# Exercise objective
Output each of the entries below word for word, keeping every line as it appears.

# Excerpted records
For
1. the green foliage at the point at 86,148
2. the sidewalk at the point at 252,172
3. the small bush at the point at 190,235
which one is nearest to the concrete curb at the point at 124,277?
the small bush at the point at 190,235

# Correct output
For
1. the green foliage at the point at 86,148
2. the sidewalk at the point at 252,172
3. the small bush at the point at 190,235
which one is nearest to the concrete curb at the point at 124,277?
the small bush at the point at 190,235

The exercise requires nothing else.